Work instructions
Repeat each record exactly. Any picture gets left out.

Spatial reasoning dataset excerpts
★ ★ ★ ★

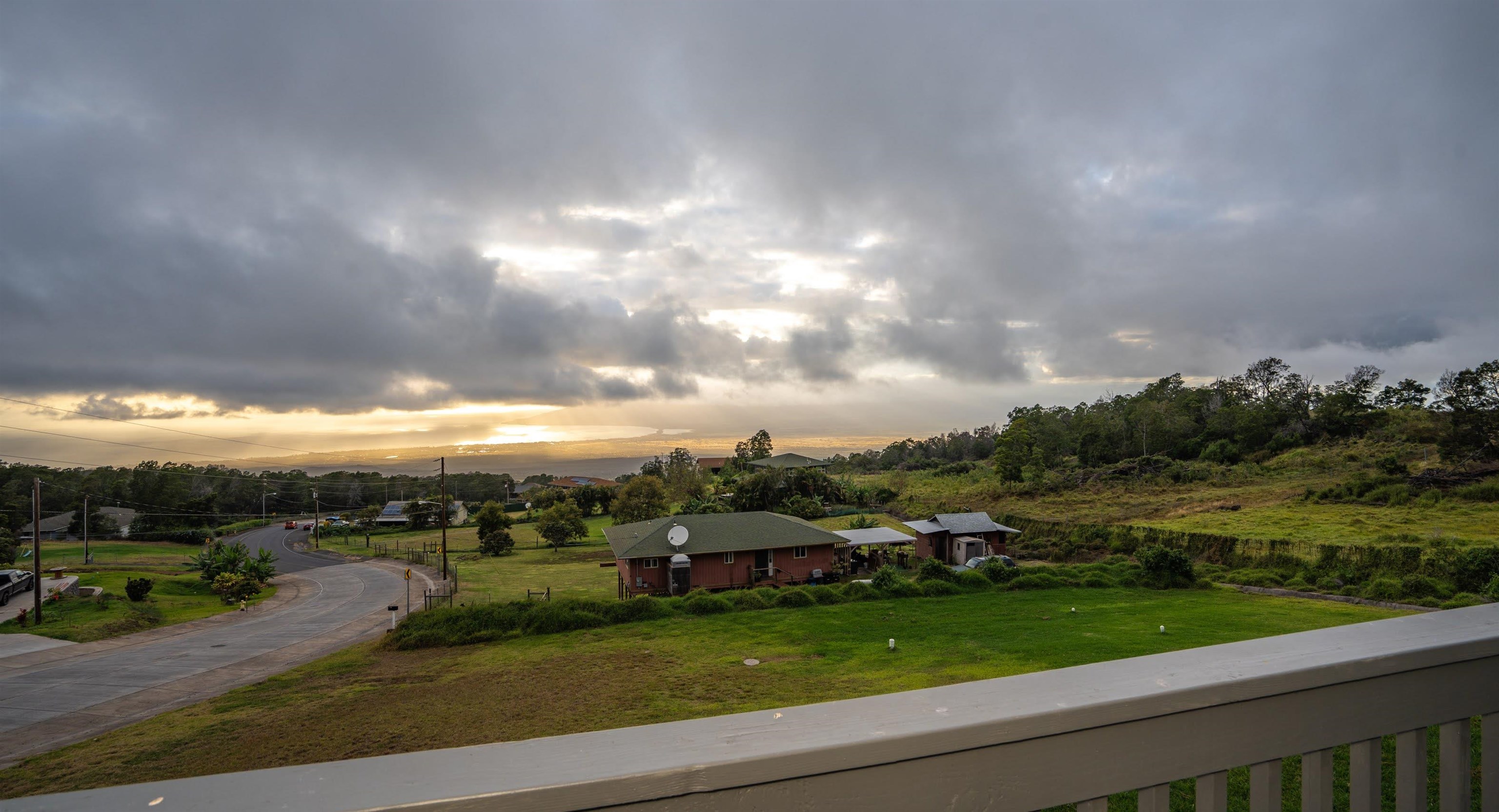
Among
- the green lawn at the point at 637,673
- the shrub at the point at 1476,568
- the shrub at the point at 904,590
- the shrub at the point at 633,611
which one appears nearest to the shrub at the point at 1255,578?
the green lawn at the point at 637,673

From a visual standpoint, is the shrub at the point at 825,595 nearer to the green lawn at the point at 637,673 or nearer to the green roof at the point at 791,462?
the green lawn at the point at 637,673

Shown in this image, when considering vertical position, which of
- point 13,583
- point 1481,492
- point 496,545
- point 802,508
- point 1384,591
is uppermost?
point 1481,492

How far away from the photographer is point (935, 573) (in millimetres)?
21406

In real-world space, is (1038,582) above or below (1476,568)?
below

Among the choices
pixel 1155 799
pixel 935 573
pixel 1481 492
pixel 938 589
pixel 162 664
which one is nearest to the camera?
pixel 1155 799

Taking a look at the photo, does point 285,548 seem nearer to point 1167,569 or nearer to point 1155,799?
point 1167,569

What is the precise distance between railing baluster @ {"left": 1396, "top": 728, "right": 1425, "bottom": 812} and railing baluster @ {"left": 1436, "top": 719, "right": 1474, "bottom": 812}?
0.03m

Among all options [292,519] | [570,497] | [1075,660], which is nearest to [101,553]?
[292,519]

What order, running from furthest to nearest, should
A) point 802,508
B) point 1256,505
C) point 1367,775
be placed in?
point 802,508, point 1256,505, point 1367,775

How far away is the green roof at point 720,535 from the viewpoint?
22859 mm

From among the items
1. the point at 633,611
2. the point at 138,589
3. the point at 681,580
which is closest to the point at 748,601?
the point at 633,611

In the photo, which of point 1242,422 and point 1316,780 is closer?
point 1316,780

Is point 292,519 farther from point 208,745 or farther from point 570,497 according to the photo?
point 208,745

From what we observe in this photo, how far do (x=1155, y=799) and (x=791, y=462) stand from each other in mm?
51940
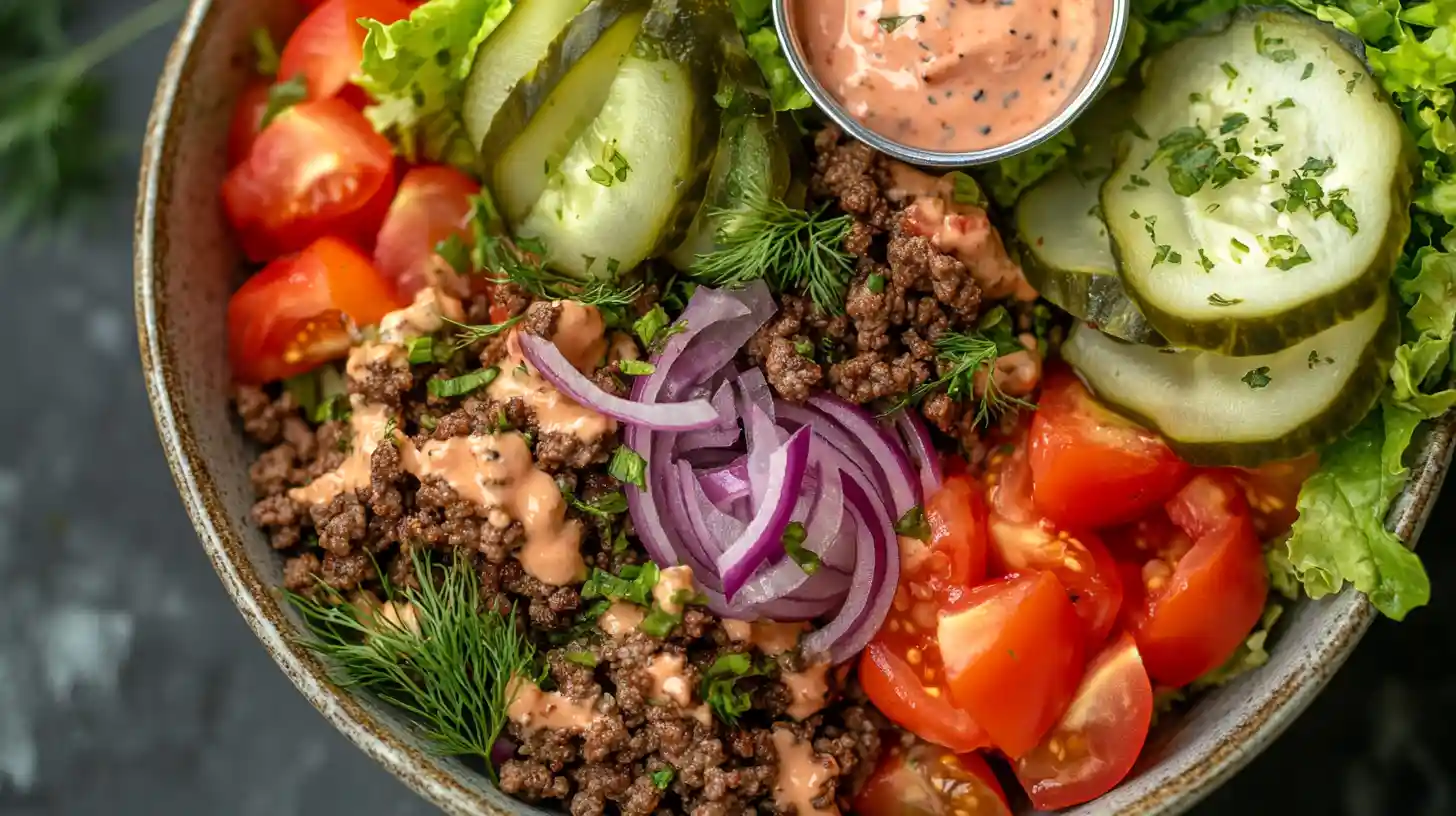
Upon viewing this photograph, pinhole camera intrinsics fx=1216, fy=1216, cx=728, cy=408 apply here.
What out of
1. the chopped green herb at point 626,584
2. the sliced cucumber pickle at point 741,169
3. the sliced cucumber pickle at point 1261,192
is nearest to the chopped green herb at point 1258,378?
the sliced cucumber pickle at point 1261,192

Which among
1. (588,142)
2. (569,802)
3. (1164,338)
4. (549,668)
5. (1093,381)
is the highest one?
(588,142)

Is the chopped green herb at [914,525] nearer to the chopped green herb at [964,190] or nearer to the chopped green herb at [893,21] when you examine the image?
the chopped green herb at [964,190]

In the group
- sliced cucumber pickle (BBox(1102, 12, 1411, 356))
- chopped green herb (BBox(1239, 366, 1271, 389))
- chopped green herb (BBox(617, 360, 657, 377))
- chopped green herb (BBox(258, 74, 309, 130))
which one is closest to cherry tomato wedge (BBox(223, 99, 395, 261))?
chopped green herb (BBox(258, 74, 309, 130))

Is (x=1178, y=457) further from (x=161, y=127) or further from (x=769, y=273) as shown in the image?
(x=161, y=127)

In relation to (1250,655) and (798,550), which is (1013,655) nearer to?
(798,550)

★ ★ ★ ★

Problem solution
Among
- the green lawn at the point at 637,673
- the shrub at the point at 1476,568
- the shrub at the point at 904,590
- the shrub at the point at 633,611
which one appears nearest to the shrub at the point at 1255,578?
the green lawn at the point at 637,673

From a visual standpoint, is the shrub at the point at 825,595 nearer to the green lawn at the point at 637,673 or nearer to the green roof at the point at 791,462?
the green lawn at the point at 637,673

Shown in this image, when considering vertical position, which of
- point 13,583
- point 1481,492
- point 496,545
- point 802,508
- point 1384,591
is uppermost?
point 1481,492

How far away from the photographer is point (935, 573) (in millimetres)?
21406

In real-world space, is (1038,582) above or below (1476,568)?
below

Among the choices
pixel 1155 799
pixel 935 573
pixel 1481 492
pixel 938 589
pixel 162 664
which one is nearest to the camera?
pixel 1155 799

Taking a look at the photo, does point 285,548 seem nearer to point 1167,569 or nearer to point 1155,799?
point 1167,569

What is the precise distance between railing baluster @ {"left": 1396, "top": 728, "right": 1425, "bottom": 812} and railing baluster @ {"left": 1436, "top": 719, "right": 1474, "bottom": 812}?
0.03m

Among all options [292,519] | [570,497] | [1075,660], which is nearest to [101,553]?
[292,519]

What order, running from furthest to nearest, should
A) point 802,508
B) point 1256,505
C) point 1367,775
be placed in?
point 802,508, point 1256,505, point 1367,775

How far away is the green roof at point 720,535 from the viewpoint?
22859 mm

From among the items
1. the point at 633,611
2. the point at 138,589
3. the point at 681,580
which is closest to the point at 748,601?
the point at 633,611

In the photo, which of point 1242,422 and point 1316,780 is closer?
point 1316,780

Is point 292,519 farther from point 208,745 or farther from point 570,497 according to the photo?
point 208,745

From what we observe in this photo, how far do (x=1155, y=799) and (x=791, y=462) stand from each other in mm?
51940
Upon viewing this photograph, pinhole camera intrinsics fx=1216, fy=1216, cx=728, cy=408 apply here.
What out of
1. the chopped green herb at point 626,584
2. the sliced cucumber pickle at point 741,169
3. the sliced cucumber pickle at point 1261,192
is nearest to the chopped green herb at point 1258,378?
the sliced cucumber pickle at point 1261,192

Which among
1. (588,142)
2. (569,802)
3. (1164,338)
4. (549,668)
5. (1093,381)
is the highest one?
(588,142)

Is the chopped green herb at [914,525] nearer to the chopped green herb at [964,190] or nearer to the chopped green herb at [893,21] when you examine the image?
the chopped green herb at [964,190]

In the group
- sliced cucumber pickle (BBox(1102, 12, 1411, 356))
- chopped green herb (BBox(1239, 366, 1271, 389))
- chopped green herb (BBox(617, 360, 657, 377))
- chopped green herb (BBox(258, 74, 309, 130))
which one is closest to cherry tomato wedge (BBox(223, 99, 395, 261))?
chopped green herb (BBox(258, 74, 309, 130))

Is (x=1178, y=457) further from (x=161, y=127) or further from (x=769, y=273) as shown in the image?
(x=161, y=127)

In relation to (1250,655) and (798,550), which is (1013,655) nearer to?
(798,550)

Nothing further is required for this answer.